Unix Technical Forum

Query Optimization

This is a discussion on Query Optimization within the Pgsql Performance forums, part of the PostgreSQL category; --> All, I hope that this is the right place to post. I am relatively new to PostgreSQL (i.e., < ...


Go Back   Unix Technical Forum > Database Server Software > PostgreSQL > Pgsql Performance

Register FAQ Members List Calendar Search Today's Posts Mark Forums Read
  #1 (permalink)  
Old 04-18-2008, 11:14 AM
James G Wilkinson
 
Posts: n/a
Default Query Optimization

All,

I hope that this is the right place to post. I am relatively new to
PostgreSQL (i.e., < 1 year in coding) and am just starting to
delve into the issues of query optimization. I have hunted around
the web for the basics of query optimization, but I have not had
much success in interpreting the documents.

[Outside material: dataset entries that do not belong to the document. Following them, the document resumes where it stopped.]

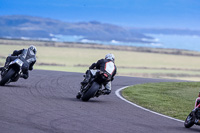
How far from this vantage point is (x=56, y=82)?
23531mm

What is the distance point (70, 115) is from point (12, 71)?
6.59 metres

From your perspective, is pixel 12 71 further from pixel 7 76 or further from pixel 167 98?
pixel 167 98

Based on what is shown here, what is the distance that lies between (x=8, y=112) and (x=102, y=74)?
4.58 m

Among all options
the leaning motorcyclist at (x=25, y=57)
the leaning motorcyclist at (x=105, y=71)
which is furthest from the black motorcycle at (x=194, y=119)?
the leaning motorcyclist at (x=25, y=57)

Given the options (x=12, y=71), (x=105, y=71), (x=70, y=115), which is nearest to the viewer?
(x=70, y=115)

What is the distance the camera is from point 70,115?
1317cm

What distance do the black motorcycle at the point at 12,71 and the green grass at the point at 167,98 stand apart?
12.6ft

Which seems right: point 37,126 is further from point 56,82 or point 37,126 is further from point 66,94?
point 56,82

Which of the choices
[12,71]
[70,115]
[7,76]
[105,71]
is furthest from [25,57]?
[70,115]

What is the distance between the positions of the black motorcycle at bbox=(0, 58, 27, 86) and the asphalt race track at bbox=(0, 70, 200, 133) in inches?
14.1

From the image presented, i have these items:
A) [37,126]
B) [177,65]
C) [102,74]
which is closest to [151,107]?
[102,74]

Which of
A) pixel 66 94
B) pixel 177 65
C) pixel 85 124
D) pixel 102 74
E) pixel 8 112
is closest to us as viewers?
pixel 85 124

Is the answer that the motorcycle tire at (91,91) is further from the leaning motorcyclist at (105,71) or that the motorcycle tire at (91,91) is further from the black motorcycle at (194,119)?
the black motorcycle at (194,119)

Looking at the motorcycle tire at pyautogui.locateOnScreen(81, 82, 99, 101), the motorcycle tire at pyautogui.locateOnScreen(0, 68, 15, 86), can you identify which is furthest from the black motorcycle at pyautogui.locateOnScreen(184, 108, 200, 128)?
the motorcycle tire at pyautogui.locateOnScreen(0, 68, 15, 86)
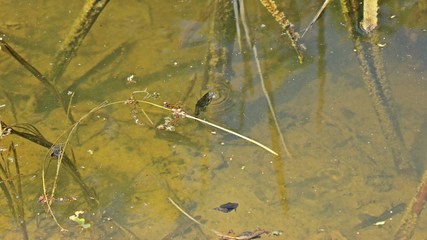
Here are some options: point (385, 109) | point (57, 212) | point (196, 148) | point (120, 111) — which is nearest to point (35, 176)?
point (57, 212)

I have also been
trying to learn the basics of the EXPLAIN command....also without
much success, but I will keep trying.

Anyway, here is what the system reports on the following command:

EXPLAIN SELECT a.country_code, a.state_county_fips,
icell, jcell, a.beld3_species_id, pollutant_code,
SUM(b.ratio * d.emissions_factor * a.percent_ag *
e.ag_fraction * 10000) as normalized_emissions
FROM "globals"."biogenic_beld3_data" a,
"spatial"."tmpgrid" b,
"globals"."biogenic_emissions_factors" d,
"globals"."biogenic_beld3_ag_data" e
WHERE a.beld3_icell=b.b_icell AND
a.beld3_jcell=b.b_jcell AND
a.country_code=e.country_code AND
a.state_county_fips=e.state_county_fips AND
a.beld3_species_id=d.beld3_species_id AND
a.ag_forest_records > 0 AND
a.percent_ag > 0 AND d.emissions_factor > 0
GROUP BY a.country_code, a.state_county_fips, icell, jcell,
a.beld3_species_id, pollutant_code
ORDER BY a.country_code, a.state_county_fips, icell, jcell,
a.beld3_species_id, pollutant_code;

QUERY
PLAN
-----------------------------------------------------------------------------------------------
GroupAggregate (cost=65034.94..71110.50 rows=151889 width=73)
->Sort (cost=65034.94..65414.66 rows=151889 width=73)
Sort Key: a.country_code, a.state_county_fips, b.icell, b.jcell,
a.beld3_species_id, d.pollutant_code
->Hash Join (cost=33749.64..37412.88 rows=151889 width=73)
Hash Cond: ("outer".beld3_species_id = "inner".beld3_species_id)
->Merge Join (cost=33728.84..35303.61 rows=37972 width=56)
Merge Cond: ((("outer".country_code)::text =
"inner"."?column8?") AND
(("outer".state_county_fips)::text =
"inner"."?column9?"))
->Index Scan using biogenic_beld3_ag_data_pk on
biogenic_beld3_ag_data e
(cost=0.00..806.68 rows=20701 width=26)
->Sort (cost=33728.84..33741.67 rows=5131 width=45)
Sort Key: (a.country_code)::text,
(a.state_county_fips)::text
->Nested Loop (cost=0.00..33412.65 rows=5131 width=45)
->Seq Scan on biogenic_beld3_data a
(cost=0.00..3593.02 rows=5637 width=37)
Filter: ((ag_forest_records > 0) AND (percent_ag
> 0::numeric))

->Index Scan using tmpgrid_pk on tmpgrid b
(cost=0.00..5.27 rows=1 width=24)
Index Cond: ((b.b_icell = "outer".beld3_icell) AND
(b.b_jcell = "outer".beld3_jcell))
->Hash (cost=18.50..18.50 rows=920 width=21)
->Seq Scan on biogenic_emissions_factors d
(cost=0.00..18.50 rows=920 width=21)
Filter: (emissions_factor > 0::numeric)
(18 rows)


Firstly, I am frankly mystified on how to interpret all this. If anyone
could point me to a document or two that will help me decipher this,
I will greatly appreciate it.

Secondly, I have figured out that SEQ SCANs are typically bad. I am
concerned that a SEQ SCAN is being performed on 'biogenic_beld3_data'
which is the largest table in the query. I would rather have a SEQ SCAN
be performed on 'tmpgrid' which contains the keys that subset the data
from 'biogenic_beld3_data.' Is this naive on my part?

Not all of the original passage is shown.